Le celle di quest’area avevano un sistema di apertura speciale e quindi non si aprivano né con le normali chiavi né tramite il centro di controllo.
Il caso volle però che proprio in quei giorni ci fossero dei lavori in corso in quell’area e i detenuti trovarono delle fiamme ossidriche con le quali cominciarono a tagliare le sbarre delle celle.
A questo punto la notizia della sommossa era già di dominio pubblico e molti prigionieri dell’area 4 supplicarono la Guardia Nazionale, presente fuori dal perimetro del penitenziario, di aiutarli ad uscire ma i poliziotti si accordarono con i detenuti che avevano in ostaggio le guardie: se non li avessero uccisi, la Guardia Nazionale non sarebbe intervenuta.
I leader della sommossa cominciarono allora a provocare la Guardia Nazionale, con la quale comunicavano con le radio dei secondini, dicendo loro quello che avrebbero fatto ai prigionieri dell’area 4, ma nonostante questo nessuno intervenne.
Torture e omicidi
Dopo qualche ora di lavoro con la fiamma ossidrica i rivoltosi riuscirono ad aprire le celle dei prigionieri protetti e cominciarono a torturarli e ucciderli.
Alcuni testimoni oculari descrissero in un’intervista ciò che videro: alcuni prigionieri vennero impiccati; uno venne sgozzato, impiccato e i suoi genitali gli vennero tagliati e messi in bocca;
un prigioniero venne decapitato a colpi d’accetta e i segni sono ancora visibili sul pavimento;
alcuni vennero bruciati vivi e la sagoma di uno di loro è ancora visibile sul pavimento nonostante i vari tentativi di coprirla;
un altro detenuto, infine, venne tenuto fermo mentre gli veniva passata la fiamma ossidrica sulla faccia. Dopodiché la fiamma venne diretta sugli occhi e la sua testa esplose.
Per quanto riguarda le guardie, alcune vennero protette da alcuni detenuti mentre altre vennero selvaggiamente picchiate, torturate e violentate.
Negoziazioni
Le negoziazioni cominciarono durante le prime 24 ore e non immediatamente. Questo perchè né la Guardia Nazionale né i detenuti avevano un portavoce.
Le richieste dei prigionieri erano quelle di avere cibo migliore, migliori condizioni igieniche, risolvere il problema del sovraffollamento e della conseguente violenza e di re implementare i programmi educativi e ricreativi.

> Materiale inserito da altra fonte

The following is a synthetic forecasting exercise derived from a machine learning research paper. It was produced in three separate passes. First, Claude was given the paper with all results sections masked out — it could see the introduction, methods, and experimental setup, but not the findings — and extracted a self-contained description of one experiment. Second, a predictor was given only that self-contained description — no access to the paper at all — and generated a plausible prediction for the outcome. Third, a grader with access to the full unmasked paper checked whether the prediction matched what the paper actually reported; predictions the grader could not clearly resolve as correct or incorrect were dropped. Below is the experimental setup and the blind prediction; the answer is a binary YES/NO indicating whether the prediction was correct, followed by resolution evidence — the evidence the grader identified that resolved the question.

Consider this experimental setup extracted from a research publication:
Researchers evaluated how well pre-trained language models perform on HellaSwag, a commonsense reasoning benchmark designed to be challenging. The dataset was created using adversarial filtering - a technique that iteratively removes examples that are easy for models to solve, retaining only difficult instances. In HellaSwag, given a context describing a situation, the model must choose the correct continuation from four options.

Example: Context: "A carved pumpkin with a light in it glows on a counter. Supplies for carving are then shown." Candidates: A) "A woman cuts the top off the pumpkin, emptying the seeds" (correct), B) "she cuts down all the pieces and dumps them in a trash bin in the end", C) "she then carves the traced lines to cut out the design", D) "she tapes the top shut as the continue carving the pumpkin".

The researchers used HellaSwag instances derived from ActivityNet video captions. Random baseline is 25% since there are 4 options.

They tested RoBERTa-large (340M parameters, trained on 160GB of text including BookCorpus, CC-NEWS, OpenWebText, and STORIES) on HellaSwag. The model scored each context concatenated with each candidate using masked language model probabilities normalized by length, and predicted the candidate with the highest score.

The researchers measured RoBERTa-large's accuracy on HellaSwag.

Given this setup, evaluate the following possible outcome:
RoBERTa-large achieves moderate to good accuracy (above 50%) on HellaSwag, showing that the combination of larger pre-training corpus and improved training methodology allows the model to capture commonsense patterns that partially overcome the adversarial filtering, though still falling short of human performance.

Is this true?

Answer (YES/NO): NO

Il giorno dopo, domenica, nessuna delle condizioni era stata accettata. Alcuni detenuti a questo punto non vollero più far parte della sommossa e fuggirono nel cortile del penitenziario, dove la Guardia Nazionale si stava assembrando. All’inizio erano 18, ma ben presto molti altri si aggiunsero impauriti dal caos che regnava nel penitenziario.
Fine della sommossa
36 ore dopo l’inizio della sommossa la Guardia Nazionale, armata fino ai denti, entrò nel penitenziario trovando 33 morti e circa 200 feriti.
Dopo che i rivoltosi si furono arresi ci vollero giorni per ristabilire l’ordine. Quasi nessuno dei carcerati venne processato e molti vennero semplicemente trasferiti in altre prigioni.
Questo mise fine a una delle più grandi e peggiori sommosse nella storia degli Stati Uniti.